Failing together usually only make sense for the simplest of apps, not for anything that has a lot of moving parts. If my pub-sub message queue falls over, I'd rather the web workers still stay up so visitors can see the site - they'll just be without realtime notifications. If the background workers die, those tasks should stay on the queue, but everything else still runs as normal.

So really, the math works out such that if you fail together, you'll have X amount of downtime. If you fail seperately, you'll have X*3 amount of degraded service.

coldtea · on Nov 14, 2013

This assumes that only one of X parts is essential and the others can just fail and you only get some degraded service -- which is not always (or even often) the case.

E.g if the DB fails, you're down. If the web server fails, you're down. If you're a photo service and the file storage service fails, you're down.

tomblomfield · on Nov 13, 2013

I've had similar experiences with poorly-architected SOA.

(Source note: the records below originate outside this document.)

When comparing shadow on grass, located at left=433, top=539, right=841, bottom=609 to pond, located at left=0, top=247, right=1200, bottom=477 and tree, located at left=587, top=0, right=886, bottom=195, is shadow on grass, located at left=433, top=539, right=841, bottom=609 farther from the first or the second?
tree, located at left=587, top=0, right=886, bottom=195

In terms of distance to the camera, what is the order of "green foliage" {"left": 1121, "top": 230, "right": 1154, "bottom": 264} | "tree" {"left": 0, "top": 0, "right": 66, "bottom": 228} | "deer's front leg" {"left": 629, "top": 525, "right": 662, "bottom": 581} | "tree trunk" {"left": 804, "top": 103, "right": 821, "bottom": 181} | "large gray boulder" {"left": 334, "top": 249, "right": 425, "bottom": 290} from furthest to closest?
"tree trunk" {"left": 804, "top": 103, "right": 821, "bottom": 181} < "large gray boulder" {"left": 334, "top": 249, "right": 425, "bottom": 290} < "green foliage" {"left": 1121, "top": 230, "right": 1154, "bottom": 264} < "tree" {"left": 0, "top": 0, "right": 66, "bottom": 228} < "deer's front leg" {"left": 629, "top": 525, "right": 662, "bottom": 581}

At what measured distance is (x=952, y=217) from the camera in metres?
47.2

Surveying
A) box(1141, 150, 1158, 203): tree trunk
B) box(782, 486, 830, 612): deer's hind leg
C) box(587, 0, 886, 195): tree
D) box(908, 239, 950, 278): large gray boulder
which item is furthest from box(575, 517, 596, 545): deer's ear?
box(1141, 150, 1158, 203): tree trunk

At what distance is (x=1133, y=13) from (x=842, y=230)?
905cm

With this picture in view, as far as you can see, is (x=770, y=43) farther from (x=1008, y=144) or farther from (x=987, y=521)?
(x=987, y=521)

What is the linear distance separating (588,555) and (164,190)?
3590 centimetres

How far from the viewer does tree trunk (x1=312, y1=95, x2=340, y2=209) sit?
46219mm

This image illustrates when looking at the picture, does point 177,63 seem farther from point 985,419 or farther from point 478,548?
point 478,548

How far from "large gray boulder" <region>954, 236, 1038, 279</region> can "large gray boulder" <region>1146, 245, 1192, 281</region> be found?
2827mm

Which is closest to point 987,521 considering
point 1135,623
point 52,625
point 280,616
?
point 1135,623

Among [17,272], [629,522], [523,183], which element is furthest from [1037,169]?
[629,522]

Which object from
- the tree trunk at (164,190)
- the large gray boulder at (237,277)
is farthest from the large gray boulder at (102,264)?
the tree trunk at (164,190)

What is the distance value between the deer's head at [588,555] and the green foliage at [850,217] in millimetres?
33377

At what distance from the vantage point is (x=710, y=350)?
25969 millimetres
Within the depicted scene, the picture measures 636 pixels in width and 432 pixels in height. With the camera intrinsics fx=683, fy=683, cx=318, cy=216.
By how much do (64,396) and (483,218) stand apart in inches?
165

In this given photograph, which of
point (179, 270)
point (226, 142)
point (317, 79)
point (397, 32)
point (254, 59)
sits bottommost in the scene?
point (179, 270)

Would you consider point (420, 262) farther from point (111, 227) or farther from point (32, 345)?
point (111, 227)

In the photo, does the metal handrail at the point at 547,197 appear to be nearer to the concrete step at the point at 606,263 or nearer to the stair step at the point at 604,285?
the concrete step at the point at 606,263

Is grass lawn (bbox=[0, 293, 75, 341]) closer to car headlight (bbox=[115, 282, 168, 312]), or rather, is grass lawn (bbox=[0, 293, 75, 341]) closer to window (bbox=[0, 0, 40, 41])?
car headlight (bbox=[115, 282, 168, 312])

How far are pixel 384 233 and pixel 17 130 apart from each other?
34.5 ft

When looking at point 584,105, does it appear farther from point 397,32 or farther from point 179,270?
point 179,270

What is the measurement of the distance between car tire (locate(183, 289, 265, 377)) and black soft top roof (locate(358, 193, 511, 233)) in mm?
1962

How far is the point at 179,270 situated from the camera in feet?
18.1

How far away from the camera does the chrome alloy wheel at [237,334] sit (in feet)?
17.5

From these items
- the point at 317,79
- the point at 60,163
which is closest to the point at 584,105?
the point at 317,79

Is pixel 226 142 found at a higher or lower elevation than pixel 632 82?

If your services are inter-dependent, your uptime probability suddenly becomes probability^n, for n services.

dw5ight · on Nov 13, 2013

ha, so true. much like "judgement" is the best technical skill you can hire for - far too many tech wizards spend 6 wks for +5% perf gain :(

zalew · on Nov 13, 2013

> too many tech wizards spend 6 wks for +5% perf gain

depends how much is that 5% gain worth. yes, judgement.

nottombrown · on Nov 13, 2013

Author here. Added a clarification that services can go down for reasons other than data center issues. Who knew?